▶ [Fragmento mostrado]
La presunta implicación

La renuncia se produjo al borde de un juicio político impulsado por la extrema derecha del Partido Republicano, al que se sumó el resto de la oposición. Se trata del llamado «Caso Convenios» en el que se vieron involucrados militantes y autoridades del partido de la coalición de gobierno Revolución Democrática (RD), fundado por el propio Jackson.

El caso estalló en junio en la norteña región de Antofagasta cuando se desvelaron supuestas irregularidades en millonarios convenios suscritos entre la delegación regional del Ministerio de Vivienda y la fundación Democracia Viva, vinculada a RD. La trama salpicó poco a poco a distintas autoridades y hasta la fecha, ya renunciaron al menos cinco altos cargos, entre ellas las exsubsecretarias de Vivienda y Cultura, Tatiana Rojas y Andrea Gutiérrez, respectivamente.

A principios de este año, la ultraderecha también acusó a Jackson de subejecutar el presupuesto de su cartera en lo relativo al fondo de tierras y aguas indígenas. Recientemente, fue criticado por la gestión ante un robo de ordenadores y una caja fuerte en su ministerio, lo que aumentó las presiones opositoras para su renuncia.

El apoyo de sus compañeros

Tras el anuncio de Jackson, el presidente chileno, Gabriel Boric, señaló que aceptó la renuncia del ya exministro de Desarrollo Social «como un gesto de generosidad que ayude a mejorar el clima político y avanzar en las reformas». «Como dijo el mismo Giorgio, la gente está cansada de peleas. Es hora de ponerse de acuerdo. Chile y los habitantes de nuestra patria están primero», agregó el mandatario a través de una publicación en la red social X.

La salida supone un duro golpe para Boric, porque ambos son íntimos amigos desde las protestas estudiantiles que lideraron en 2011, en favor de una educación pública gratuita y de calidad, y fueron fundadores del Frente Amplio, la coalición que gobierna el país desde marzo de 2022 junto con el Partido Comunista y fuerzas de la centro izquierda.

«Para Boric, Jackson es su socio principal, son una dupla inseparable. Se tienen mucho cariño y han hecho este camino juntos», explicó el exdiputado y analista político chileno, Pepe Auth. «Son como hermanos y para el presidente Boric, que siente que el haber llegado a La Moneda es un proyecto muy colectivo, va a ser muy raro no tenerlo en el Gobierno», expresó Sofía Donoso, investigadora chilena del Centro de Estudios de Conflicto y Cohesión Social (COES).

▶ [Datos recopilados]
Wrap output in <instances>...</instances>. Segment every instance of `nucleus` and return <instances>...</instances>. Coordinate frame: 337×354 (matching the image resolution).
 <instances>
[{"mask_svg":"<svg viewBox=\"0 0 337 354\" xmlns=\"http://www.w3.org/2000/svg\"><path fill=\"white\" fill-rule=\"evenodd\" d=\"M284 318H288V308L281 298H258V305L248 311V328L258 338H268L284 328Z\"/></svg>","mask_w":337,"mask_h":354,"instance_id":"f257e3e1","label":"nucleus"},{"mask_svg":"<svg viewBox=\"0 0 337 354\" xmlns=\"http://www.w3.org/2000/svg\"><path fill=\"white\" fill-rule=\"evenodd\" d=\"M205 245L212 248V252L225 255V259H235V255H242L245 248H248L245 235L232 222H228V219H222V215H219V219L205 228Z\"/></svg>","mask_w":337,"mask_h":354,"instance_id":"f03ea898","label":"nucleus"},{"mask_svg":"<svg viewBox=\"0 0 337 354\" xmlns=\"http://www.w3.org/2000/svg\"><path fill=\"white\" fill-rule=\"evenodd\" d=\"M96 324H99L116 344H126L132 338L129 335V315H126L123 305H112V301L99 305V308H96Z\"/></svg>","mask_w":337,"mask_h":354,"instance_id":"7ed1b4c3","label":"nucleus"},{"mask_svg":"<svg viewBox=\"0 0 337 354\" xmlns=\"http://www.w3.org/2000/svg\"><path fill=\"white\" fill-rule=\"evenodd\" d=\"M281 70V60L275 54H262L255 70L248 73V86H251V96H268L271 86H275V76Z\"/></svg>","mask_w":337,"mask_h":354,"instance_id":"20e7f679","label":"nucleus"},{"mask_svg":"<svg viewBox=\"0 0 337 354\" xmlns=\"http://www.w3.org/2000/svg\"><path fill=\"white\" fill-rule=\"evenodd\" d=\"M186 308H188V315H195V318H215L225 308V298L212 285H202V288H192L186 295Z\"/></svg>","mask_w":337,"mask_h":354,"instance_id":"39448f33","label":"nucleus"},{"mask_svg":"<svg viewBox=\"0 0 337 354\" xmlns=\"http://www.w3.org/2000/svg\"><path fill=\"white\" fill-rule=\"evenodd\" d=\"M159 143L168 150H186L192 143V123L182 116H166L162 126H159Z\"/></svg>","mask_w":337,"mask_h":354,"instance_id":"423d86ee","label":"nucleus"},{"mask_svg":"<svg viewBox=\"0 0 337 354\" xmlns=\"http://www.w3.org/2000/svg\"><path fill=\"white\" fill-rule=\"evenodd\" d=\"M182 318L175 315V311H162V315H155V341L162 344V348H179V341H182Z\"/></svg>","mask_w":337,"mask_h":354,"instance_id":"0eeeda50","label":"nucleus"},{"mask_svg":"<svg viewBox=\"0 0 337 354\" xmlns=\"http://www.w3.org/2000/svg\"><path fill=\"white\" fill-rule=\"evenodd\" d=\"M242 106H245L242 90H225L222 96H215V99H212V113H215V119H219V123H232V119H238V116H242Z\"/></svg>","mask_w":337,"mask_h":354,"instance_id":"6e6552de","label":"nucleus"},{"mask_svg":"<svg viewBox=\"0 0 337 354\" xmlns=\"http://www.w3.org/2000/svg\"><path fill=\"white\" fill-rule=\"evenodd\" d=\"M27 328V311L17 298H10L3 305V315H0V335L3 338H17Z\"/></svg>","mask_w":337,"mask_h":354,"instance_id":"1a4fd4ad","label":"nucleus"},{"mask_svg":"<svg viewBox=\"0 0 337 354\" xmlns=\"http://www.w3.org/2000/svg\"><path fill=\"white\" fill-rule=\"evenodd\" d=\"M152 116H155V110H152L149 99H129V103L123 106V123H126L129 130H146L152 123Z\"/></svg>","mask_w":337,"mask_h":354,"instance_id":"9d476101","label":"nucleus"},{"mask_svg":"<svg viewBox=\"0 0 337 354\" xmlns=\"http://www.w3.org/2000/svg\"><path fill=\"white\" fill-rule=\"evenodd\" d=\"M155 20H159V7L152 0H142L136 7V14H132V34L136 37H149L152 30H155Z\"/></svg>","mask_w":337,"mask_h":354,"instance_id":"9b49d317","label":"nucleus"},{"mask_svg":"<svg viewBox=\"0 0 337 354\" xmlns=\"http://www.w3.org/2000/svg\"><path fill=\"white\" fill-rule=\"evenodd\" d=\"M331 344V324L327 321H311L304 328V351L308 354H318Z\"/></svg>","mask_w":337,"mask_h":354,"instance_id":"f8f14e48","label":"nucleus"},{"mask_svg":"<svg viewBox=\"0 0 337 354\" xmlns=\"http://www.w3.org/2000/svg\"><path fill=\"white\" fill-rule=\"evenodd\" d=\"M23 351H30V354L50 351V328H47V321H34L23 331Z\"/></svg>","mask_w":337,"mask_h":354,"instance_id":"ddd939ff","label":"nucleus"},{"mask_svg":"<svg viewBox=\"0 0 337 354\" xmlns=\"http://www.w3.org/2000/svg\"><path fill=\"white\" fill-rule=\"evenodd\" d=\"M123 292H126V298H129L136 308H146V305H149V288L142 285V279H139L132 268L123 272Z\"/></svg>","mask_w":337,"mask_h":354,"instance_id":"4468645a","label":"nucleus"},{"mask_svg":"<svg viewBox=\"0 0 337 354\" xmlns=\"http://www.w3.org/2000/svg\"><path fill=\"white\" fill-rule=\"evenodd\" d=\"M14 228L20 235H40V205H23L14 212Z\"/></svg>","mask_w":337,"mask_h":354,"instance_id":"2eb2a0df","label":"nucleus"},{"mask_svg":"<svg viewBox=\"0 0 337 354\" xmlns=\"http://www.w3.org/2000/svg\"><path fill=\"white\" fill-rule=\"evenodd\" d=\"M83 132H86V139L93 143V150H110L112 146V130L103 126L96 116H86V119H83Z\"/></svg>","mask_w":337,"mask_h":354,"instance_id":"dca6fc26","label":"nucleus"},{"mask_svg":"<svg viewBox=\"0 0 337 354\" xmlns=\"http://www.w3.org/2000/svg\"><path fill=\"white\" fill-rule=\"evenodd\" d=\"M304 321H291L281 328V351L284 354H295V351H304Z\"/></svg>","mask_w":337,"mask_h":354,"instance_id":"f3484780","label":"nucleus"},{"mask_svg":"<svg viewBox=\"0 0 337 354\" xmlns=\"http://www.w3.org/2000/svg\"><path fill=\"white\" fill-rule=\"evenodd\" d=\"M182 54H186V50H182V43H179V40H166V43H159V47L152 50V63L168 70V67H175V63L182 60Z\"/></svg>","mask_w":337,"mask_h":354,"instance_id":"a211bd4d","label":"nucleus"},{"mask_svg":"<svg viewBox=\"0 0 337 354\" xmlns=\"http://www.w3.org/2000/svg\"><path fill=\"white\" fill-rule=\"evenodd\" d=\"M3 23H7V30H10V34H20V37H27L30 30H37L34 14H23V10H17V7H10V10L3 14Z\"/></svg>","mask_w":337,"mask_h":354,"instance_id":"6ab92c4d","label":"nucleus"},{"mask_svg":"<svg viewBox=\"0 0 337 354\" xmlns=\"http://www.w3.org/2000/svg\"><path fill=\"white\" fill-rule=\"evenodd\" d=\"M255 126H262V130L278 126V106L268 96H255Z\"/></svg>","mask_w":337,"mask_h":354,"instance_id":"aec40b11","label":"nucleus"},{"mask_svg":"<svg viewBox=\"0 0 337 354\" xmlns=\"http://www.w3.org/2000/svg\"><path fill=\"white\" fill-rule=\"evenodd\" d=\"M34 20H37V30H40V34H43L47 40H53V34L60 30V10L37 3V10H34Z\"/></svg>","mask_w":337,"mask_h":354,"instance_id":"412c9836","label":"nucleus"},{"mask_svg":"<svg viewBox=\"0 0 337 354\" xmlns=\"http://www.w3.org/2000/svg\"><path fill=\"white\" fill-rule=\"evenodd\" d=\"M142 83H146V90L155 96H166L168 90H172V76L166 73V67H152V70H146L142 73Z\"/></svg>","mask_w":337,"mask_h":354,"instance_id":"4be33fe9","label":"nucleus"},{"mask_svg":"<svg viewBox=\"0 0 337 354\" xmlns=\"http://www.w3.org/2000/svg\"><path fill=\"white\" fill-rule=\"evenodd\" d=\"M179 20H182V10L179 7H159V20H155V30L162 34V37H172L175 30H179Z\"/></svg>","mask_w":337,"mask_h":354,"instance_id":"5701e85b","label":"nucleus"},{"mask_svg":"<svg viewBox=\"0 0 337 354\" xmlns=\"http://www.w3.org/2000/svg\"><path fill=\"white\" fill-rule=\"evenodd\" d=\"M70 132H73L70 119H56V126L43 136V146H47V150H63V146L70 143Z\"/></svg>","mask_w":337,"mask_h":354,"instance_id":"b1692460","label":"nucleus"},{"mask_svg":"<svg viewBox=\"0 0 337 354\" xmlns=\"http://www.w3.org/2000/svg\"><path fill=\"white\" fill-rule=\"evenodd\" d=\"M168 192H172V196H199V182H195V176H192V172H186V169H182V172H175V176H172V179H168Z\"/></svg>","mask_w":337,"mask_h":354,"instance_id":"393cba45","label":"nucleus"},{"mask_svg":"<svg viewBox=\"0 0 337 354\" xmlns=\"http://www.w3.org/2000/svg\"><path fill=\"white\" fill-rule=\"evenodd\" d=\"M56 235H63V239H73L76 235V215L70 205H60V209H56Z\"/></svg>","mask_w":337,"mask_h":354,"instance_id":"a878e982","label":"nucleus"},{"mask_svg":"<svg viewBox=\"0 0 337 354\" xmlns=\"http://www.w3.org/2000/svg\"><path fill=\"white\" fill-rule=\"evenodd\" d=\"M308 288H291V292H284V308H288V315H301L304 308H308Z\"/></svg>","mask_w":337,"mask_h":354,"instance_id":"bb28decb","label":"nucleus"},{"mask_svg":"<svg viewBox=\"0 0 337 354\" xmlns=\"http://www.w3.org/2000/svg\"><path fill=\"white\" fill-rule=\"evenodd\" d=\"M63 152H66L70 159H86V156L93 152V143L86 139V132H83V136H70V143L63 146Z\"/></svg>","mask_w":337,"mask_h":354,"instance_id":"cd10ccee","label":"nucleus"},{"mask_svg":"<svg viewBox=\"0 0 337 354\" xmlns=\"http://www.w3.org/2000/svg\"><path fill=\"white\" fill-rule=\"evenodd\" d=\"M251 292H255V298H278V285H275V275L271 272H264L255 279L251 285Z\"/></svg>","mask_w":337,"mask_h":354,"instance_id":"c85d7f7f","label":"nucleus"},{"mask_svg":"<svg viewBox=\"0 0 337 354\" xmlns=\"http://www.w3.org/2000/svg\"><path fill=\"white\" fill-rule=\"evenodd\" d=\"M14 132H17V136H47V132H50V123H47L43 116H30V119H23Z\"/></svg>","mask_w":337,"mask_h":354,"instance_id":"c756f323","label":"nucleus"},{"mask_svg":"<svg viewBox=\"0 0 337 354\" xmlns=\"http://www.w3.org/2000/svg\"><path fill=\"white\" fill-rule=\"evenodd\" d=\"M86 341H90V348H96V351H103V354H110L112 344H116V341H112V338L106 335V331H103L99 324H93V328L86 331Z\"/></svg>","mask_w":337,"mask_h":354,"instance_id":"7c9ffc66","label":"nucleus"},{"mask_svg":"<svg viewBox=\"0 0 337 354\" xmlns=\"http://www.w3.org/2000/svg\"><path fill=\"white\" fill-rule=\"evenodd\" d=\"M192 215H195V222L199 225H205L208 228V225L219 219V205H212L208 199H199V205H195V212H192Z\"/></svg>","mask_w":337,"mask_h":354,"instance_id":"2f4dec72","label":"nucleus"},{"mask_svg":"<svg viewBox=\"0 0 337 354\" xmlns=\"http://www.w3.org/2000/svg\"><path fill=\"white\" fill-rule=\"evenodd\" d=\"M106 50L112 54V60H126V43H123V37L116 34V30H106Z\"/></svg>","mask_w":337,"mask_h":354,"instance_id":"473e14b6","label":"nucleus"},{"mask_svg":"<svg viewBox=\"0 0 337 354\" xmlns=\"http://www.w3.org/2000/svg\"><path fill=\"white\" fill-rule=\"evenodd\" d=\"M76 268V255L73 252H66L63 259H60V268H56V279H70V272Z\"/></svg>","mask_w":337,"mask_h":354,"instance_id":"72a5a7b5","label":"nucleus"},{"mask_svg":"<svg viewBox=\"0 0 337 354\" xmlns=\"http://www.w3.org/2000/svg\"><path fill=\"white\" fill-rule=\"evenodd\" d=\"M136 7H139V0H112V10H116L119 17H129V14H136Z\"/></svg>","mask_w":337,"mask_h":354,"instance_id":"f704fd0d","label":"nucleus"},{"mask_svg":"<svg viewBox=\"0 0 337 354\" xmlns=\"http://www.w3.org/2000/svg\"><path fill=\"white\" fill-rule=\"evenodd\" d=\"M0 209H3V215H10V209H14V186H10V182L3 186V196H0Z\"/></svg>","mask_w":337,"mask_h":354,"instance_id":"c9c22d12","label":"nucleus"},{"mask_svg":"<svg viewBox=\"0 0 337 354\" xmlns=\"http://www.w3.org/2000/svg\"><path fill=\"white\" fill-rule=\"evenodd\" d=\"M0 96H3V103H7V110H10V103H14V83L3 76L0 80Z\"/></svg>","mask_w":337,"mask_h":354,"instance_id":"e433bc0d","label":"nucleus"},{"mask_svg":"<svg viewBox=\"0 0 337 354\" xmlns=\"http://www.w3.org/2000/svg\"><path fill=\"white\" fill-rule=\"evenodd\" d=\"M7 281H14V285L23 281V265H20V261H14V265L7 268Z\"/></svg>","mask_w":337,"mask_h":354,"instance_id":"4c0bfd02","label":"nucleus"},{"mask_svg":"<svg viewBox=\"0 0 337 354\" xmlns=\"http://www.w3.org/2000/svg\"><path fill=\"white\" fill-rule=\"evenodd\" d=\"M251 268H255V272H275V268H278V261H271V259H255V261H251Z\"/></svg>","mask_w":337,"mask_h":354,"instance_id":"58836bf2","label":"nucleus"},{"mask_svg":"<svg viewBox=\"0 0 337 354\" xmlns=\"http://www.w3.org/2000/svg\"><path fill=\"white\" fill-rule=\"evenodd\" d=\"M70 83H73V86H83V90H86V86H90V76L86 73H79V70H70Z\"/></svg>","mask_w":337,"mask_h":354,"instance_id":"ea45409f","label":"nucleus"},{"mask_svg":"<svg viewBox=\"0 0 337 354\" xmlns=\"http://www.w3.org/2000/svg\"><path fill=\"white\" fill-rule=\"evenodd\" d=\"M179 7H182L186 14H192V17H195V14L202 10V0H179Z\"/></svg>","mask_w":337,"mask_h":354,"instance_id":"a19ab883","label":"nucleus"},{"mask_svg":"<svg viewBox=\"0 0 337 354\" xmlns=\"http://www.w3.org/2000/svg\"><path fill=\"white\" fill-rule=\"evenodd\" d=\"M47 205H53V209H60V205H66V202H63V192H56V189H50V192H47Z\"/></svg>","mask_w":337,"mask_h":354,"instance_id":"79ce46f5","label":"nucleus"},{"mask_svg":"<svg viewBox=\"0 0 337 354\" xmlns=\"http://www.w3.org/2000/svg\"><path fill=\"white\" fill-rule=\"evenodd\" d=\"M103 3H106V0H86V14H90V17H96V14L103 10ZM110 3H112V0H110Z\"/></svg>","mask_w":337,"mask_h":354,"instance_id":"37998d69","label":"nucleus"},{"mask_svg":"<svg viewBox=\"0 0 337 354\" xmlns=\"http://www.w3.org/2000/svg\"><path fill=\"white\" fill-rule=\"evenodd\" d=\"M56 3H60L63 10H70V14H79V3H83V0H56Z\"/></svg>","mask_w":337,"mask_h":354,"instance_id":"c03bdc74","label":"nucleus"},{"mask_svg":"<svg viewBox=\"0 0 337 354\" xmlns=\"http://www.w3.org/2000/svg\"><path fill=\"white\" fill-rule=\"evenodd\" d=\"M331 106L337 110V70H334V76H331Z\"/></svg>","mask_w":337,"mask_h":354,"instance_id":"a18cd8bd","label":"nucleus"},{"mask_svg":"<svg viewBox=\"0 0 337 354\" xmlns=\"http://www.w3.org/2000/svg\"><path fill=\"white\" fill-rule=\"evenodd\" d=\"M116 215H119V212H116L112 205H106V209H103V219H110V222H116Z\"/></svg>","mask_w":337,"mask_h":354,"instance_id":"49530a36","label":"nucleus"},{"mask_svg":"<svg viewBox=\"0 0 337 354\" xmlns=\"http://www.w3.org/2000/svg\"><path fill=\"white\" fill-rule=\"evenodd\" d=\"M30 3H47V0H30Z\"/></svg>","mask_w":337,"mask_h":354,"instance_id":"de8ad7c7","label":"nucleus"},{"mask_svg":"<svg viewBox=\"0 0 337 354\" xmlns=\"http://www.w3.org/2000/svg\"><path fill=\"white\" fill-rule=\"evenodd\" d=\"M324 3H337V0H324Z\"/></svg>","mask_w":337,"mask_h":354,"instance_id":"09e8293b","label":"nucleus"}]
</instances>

▶ [Tarea pendiente] Prosigue la nota sobre la renuncia de Giorgio Jackson a partir de su última oración.

▶ [Resultado]
El ministro de Justicia, Luis Cordero, fue otra de las figuras gubernamentales que mostró su apoyo a Jackson. En conversación con el canal Chilevisión, indicó que “el gobierno en su totalidad agradece la generosidad”. Sobre la actitud de la oposición presionando a su compañero, explicó que «el mantener un discurso en base a una imputación, sobrepasa la crítica política”. Además, subrayó que «el país necesita» los acuerdos que «están pendientes, a la espera en el Congreso».

El derrotero de Jackson

Nacido en la ciudad costera de Viña del Mar en 1987, Giorgio Jackson saltó a la primera línea política como presidente de la Federación de Estudiantes de la Universidad Católica de Chile (FEUC) y como vocero de la Confederación de Estudiantes de Chile (CONFECH) durante las marchas que pusieron contra las cuerdas al primer Gobierno del expresidente conservador Sebastián Piñera.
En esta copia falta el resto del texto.